Typically, restoration companies trade on a multiple of EBITDA. We’ll dive into what EBITDA stands for below; however, think of EBITDA as returns that a company can expect each year. By paying multiple EBITDAs, the buyer is paying a number of years of the company’s future earnings in exchange for a well-oiled machine that can continue to grow. Let’s take the example of a company selling for 4x EBITDA. The buyer would buy the company, and after 4 years, the original investment would pay off, leaving the future years as pure profit.

What is EBITDA?


EBITDA is “Earnings before interest, taxes, depreciation, and amortization”. It’s essentially your net profit with any interest you’ve spent, depreciation you’ve taken, taxes you’ve paid, and amortization added back in. Buyers often add certain “owner perks” like a company vehicle or child care back to the total EBITDA.

What makes a valuable restoration company?


One of the qualifying criteria for a company to sell is $2MM of EBITDA, as there are few institutional investors interested in companies doing less than that in the restoration space. Investors seek scalable and repeatable systems, 3-4 years of consistent growth, and a strong leadership team executing the vision without much owner reliance. Check out this podcast with Jeff Moore, Chief Acquisitions Officer at ATI Restoration, where we dive into what he looks for.

What are the different options I have once I have a valuable restoration company?

If investors are willing to purchase your restoration company in the first place, you’ve built a solid business that others desire. You might want to consider what automating and keeping the company would look like. After all, the company’s profits would go straight to you indefinitely.

This is a less popular option within the restoration space. However, it is well suited for entrepreneurs with a big vision who have a strong company they want to take to the next level. Let’s say you’re doing $10MM with $2MM of EBITDA and have mastered one location within a specific market.
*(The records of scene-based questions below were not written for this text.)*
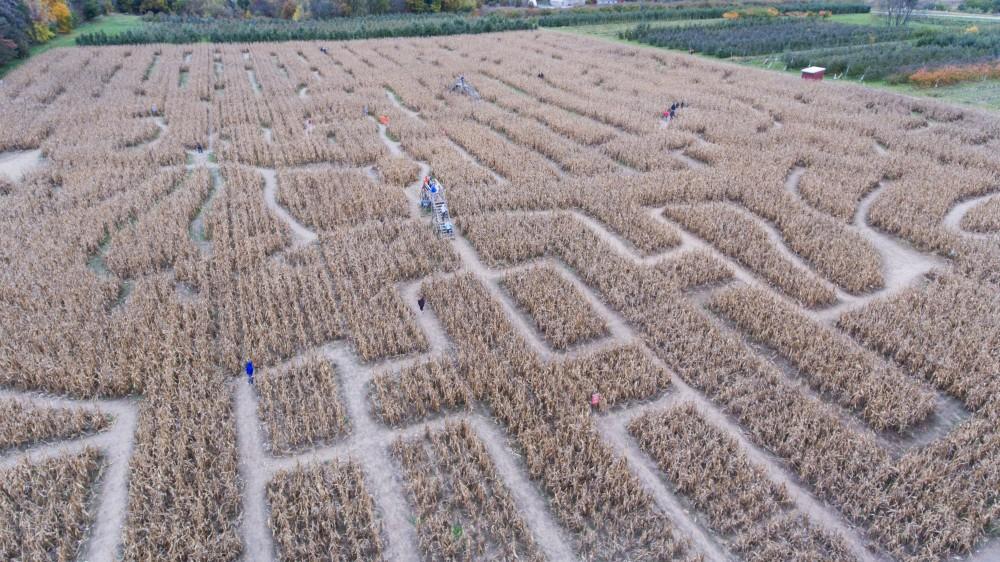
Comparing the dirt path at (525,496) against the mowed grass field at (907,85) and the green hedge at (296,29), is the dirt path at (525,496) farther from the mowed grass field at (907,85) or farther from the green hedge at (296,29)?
the green hedge at (296,29)

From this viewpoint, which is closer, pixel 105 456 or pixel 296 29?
pixel 105 456

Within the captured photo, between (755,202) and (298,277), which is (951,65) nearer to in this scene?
(755,202)

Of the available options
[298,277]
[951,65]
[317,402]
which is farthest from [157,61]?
[951,65]

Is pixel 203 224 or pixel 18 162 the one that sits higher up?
pixel 18 162

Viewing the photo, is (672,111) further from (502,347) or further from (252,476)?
(252,476)

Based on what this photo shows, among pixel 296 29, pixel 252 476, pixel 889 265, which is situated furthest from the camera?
pixel 296 29

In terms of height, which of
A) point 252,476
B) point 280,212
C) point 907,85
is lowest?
point 252,476

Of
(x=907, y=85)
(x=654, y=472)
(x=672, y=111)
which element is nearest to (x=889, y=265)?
(x=654, y=472)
You have dreams of going bigger and opening multiple locations; however, you don’t want to strap your business for cash. You’ve been working for a very low salary in the past 10 years and have pretty limited cash personally, which makes you more risk averse. Let’s also assume your company is worth $8MM at this point.
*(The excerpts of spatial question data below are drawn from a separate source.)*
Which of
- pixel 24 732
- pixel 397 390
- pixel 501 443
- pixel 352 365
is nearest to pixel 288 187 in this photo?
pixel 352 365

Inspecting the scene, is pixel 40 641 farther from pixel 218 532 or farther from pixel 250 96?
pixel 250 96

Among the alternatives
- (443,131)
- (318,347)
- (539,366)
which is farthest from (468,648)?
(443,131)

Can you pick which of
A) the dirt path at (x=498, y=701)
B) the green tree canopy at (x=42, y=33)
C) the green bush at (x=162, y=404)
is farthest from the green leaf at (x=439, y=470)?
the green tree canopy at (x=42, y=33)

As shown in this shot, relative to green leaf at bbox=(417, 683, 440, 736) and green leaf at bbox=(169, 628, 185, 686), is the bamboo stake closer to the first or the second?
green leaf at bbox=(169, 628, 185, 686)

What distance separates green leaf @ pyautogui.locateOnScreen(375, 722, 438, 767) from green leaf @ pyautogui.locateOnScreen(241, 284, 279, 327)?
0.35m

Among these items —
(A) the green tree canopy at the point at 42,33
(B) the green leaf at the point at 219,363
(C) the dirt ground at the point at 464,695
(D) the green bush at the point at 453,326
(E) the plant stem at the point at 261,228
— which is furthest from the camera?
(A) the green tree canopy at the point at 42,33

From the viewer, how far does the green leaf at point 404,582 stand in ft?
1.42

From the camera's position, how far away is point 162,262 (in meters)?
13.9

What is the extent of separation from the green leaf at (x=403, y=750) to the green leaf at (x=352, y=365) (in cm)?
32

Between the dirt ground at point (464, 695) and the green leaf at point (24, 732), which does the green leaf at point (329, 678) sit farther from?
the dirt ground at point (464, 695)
You could sell 33% of the company to an investor and take $2.6MM home to ensure you have a personal runway and can send your kids to college. Then, you would have the investor partner by injecting $1MM into the company for growth and expansion efforts. You’d then continue growing the company to $20MM – $30MM, and you and the investor would both have a grand exit.

The only difference between this and option #2 is that you sell a higher % of the company (80%) and, therefore, have less control of the trajectory. The investor would then become the majority owner and push the company forward. You’d still have stakes and execute the vision. However, you wouldn’t have as much risk.

Finally, you could always throw in the towel and sell the company entirely. You may need to commit to staying on during a 12-24-month transition period; however, once that’s over, you’re on to the next venture.


A final word of advice:


Anytime you’re dealing with a potential sale or financing of a company, you always want to come from a position of strength. While the decision is the most challenging, the best time to consider selling your company is when it’s too good to sell to someone else. That is when you’ll have multiple investors offering, and you have maximum leverage as you can always walk away from a deal.

If you have a poorly managed company with less than $2MM EBITDA, you might be unable to sell the company for more than the cash you’ve put into it.